* [TASK ITEM]:
All records must be quoted exactly. Omit the pictures.

* [Records contained in a dataset]:

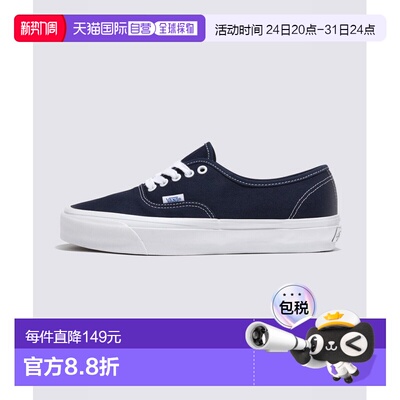 1h可退 日本直邮VANS男女同款Premium Authentic 44 LX巴黎联名款
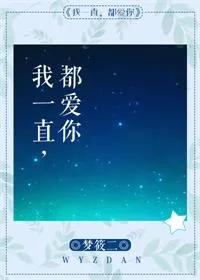 就算忘了全世界，我也会拼命记着你。《我一直都爱你》梦筱二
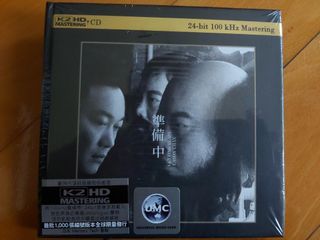 準備中陳奕迅出售| 音樂與媒體- CD 及DVD | Carousell Hong Kong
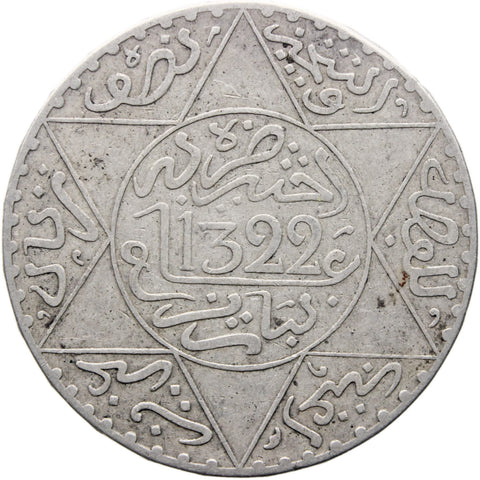 1322 (1904) 1/2 Rial 5 Dirhams Morocco Coin Abd al-Aziz Silver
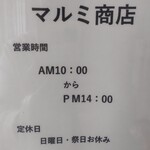 マルミ商店 - 開店曜日と時間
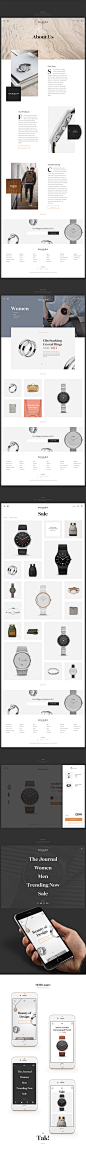 Skagen Global Website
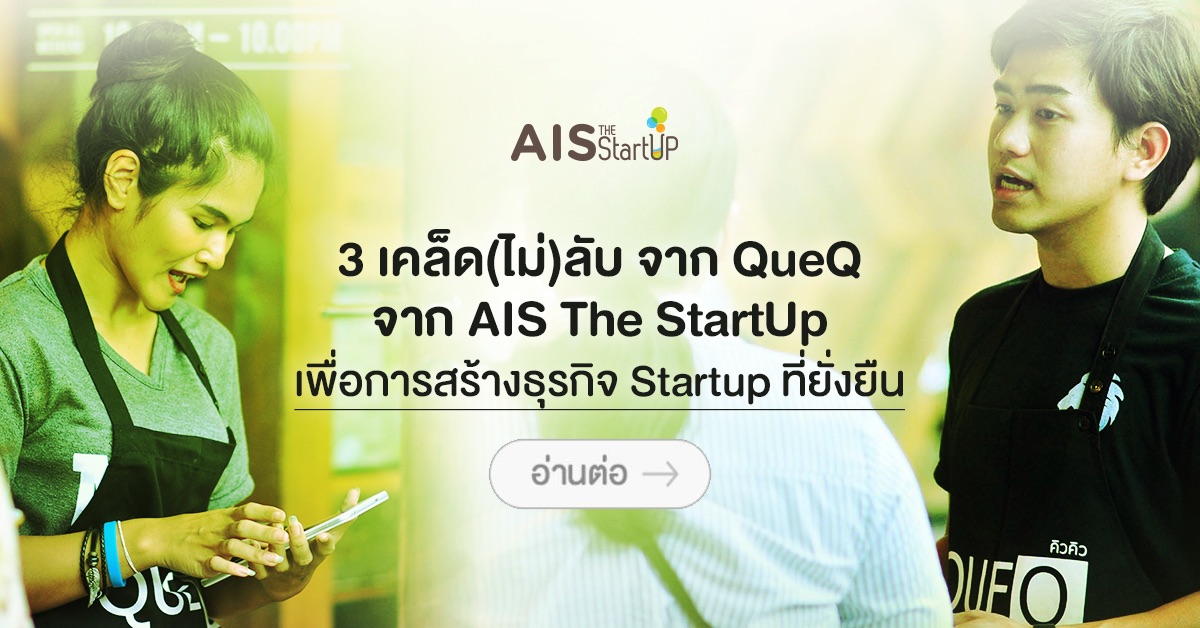 3 เคล็ด(ไม่)ลับ จาก QueQ และ AIS The StartUp เพื่อการสร้างธุรกิจ Startup ที่ยั่งยืน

* [RESULT FOR THIS EXERCISE]:
 1h可退 日本直邮VANS男女同款Premium Authentic 44 LX巴黎联名款
 就算忘了全世界，我也会拼命记着你。《我一直都爱你》梦筱二
 準備中陳奕迅出售| 音樂與媒體- CD 及DVD | Carousell Hong Kong
 1322 (1904) 1/2 Rial 5 Dirhams Morocco Coin Abd al-Aziz Silver
 マルミ商店 - 開店曜日と時間
 Skagen Global Website
 3 เคล็ด(ไม่)ลับ จาก QueQ และ AIS The StartUp เพื่อการสร้างธุรกิจ Startup ที่ยั่งยืน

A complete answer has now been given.